To solve the problem, we need to determine the age of the wooden article based on the given ratio of Carbon-14 to Carbon-12 and the half-life of Carbon-14. ### Step-by-Step Solution: 1. **Understanding the Ratio**: The problem states that the ratio of \( C^{14} \) to \( C^{12} \) in the wooden article is 13% of that in fresh wood. In fresh wood, we can assume the ratio of \( C^{14} \) to \( C^{12} \) is 100:100 (or simply 1:1 for the sake of comparison).

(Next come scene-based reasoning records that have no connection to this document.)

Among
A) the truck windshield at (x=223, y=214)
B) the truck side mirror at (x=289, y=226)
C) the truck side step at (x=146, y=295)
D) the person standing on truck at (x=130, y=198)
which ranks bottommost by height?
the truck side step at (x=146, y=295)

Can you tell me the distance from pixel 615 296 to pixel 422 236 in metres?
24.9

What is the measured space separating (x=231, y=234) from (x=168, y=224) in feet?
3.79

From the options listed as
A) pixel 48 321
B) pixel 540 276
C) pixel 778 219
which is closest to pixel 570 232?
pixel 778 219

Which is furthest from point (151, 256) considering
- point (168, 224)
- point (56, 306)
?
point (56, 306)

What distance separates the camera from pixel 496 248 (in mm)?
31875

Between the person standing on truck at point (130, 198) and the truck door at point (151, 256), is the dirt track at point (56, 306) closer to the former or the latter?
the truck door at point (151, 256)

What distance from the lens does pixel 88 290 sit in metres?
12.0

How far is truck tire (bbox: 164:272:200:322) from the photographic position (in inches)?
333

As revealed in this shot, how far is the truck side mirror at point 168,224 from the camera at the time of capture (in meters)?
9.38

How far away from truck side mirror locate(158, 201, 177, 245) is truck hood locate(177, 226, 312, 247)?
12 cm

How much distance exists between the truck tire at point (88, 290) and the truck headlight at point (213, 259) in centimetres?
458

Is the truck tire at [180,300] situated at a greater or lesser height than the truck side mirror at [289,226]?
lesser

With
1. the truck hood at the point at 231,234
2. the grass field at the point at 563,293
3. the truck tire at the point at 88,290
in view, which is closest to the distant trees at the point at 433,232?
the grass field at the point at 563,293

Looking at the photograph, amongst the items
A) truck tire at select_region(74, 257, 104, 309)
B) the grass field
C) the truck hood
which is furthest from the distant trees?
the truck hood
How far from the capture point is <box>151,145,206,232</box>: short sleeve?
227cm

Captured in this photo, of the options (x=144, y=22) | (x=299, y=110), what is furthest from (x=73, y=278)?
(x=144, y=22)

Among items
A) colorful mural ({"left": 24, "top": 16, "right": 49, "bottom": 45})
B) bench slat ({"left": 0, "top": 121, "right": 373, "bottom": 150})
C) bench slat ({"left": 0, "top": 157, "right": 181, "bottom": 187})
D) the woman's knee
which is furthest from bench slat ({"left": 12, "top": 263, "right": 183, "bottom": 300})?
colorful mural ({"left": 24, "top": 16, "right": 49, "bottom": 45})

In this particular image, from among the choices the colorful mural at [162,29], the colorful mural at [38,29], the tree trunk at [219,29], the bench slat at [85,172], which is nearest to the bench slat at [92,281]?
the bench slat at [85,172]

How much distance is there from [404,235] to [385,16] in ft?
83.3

Therefore, in the wooden article, the ratio of \( C^{14} \) is: \[ \text{Amount of } C^{14} = 0.13 \times 100 = 13 \] 2. **Calculating the Remaining Carbon-14**: The initial amount of \( C^{14} \) in fresh wood is 100. After some time, due to radioactive decay, the remaining amount of \( C^{14} \) is 13. We can express this mathematically using the formula for radioactive decay: \[ N_t = N_0 \left( \frac{1}{2} \right)^{t/T_{1/2}} \] Where: - \( N_t \) = remaining quantity of \( C^{14} \) (which is 13) - \( N_0 \) = initial quantity of \( C^{14} \) (which is 100) - \( t \) = time elapsed (what we want to find) - \( T_{1/2} \) = half-life of \( C^{14} \) (5770 years) 3. **Setting Up the Equation**: Plugging in the values, we get: \[ 13 = 100 \left( \frac{1}{2} \right)^{t/5770} \] 4. **Solving for \( t \)**: Rearranging the equation gives: \[ \left( \frac{1}{2} \right)^{t/5770} = \frac{13}{100} \] Taking the logarithm of both sides: \[ \frac{t}{5770} \log\left( \frac{1}{2} \right) = \log\left( \frac{13}{100} \right) \] Now, we can solve for \( t \): \[ t = 5770 \times \frac{\log\left( \frac{13}{100} \right)}{\log\left( \frac{1}{2} \right)} \] 5. **Calculating the Logs**: Using a calculator: - \( \log\left( \frac{13}{100} \right) = \log(13) - \log(100) = 1.1139 - 2 = -0.8861 \) - \( \log\left( \frac{1}{2} \right) \approx -0.3010 \) 6. **Substituting the Values**: Now substituting the values back into the equation: \[ t = 5770 \times \frac{-0.8861}{-0.3010} \approx 5770 \times 2.943 = 17080.51 \text{ years} \] 7. **Final Result**: Rounding it off, the age of the wooden article is approximately: \[ t \approx 17080 \text{ years} \] ### Conclusion: The age of the wooden article is approximately **17080 years**.